Reproduce the entries exactly.

Web page caption snippets:
※ ※ ※
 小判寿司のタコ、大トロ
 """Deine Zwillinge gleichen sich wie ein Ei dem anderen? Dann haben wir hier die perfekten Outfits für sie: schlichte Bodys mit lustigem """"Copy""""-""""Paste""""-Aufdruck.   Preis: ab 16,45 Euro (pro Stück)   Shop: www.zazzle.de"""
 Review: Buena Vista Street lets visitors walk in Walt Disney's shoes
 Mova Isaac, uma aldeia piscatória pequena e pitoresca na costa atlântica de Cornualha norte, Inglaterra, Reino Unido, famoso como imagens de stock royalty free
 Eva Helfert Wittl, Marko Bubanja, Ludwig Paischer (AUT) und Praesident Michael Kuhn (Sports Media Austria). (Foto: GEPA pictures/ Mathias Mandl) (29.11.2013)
※ ※ ※
**Response to the task:**
 小判寿司のタコ、大トロ
 """Deine Zwillinge gleichen sich wie ein Ei dem anderen? Dann haben wir hier die perfekten Outfits für sie: schlichte Bodys mit lustigem """"Copy""""-""""Paste""""-Aufdruck.   Preis: ab 16,45 Euro (pro Stück)   Shop: www.zazzle.de"""
 Review: Buena Vista Street lets visitors walk in Walt Disney's shoes
 Mova Isaac, uma aldeia piscatória pequena e pitoresca na costa atlântica de Cornualha norte, Inglaterra, Reino Unido, famoso como imagens de stock royalty free
 Eva Helfert Wittl, Marko Bubanja, Ludwig Paischer (AUT) und Praesident Michael Kuhn (Sports Media Austria). (Foto: GEPA pictures/ Mathias Mandl) (29.11.2013)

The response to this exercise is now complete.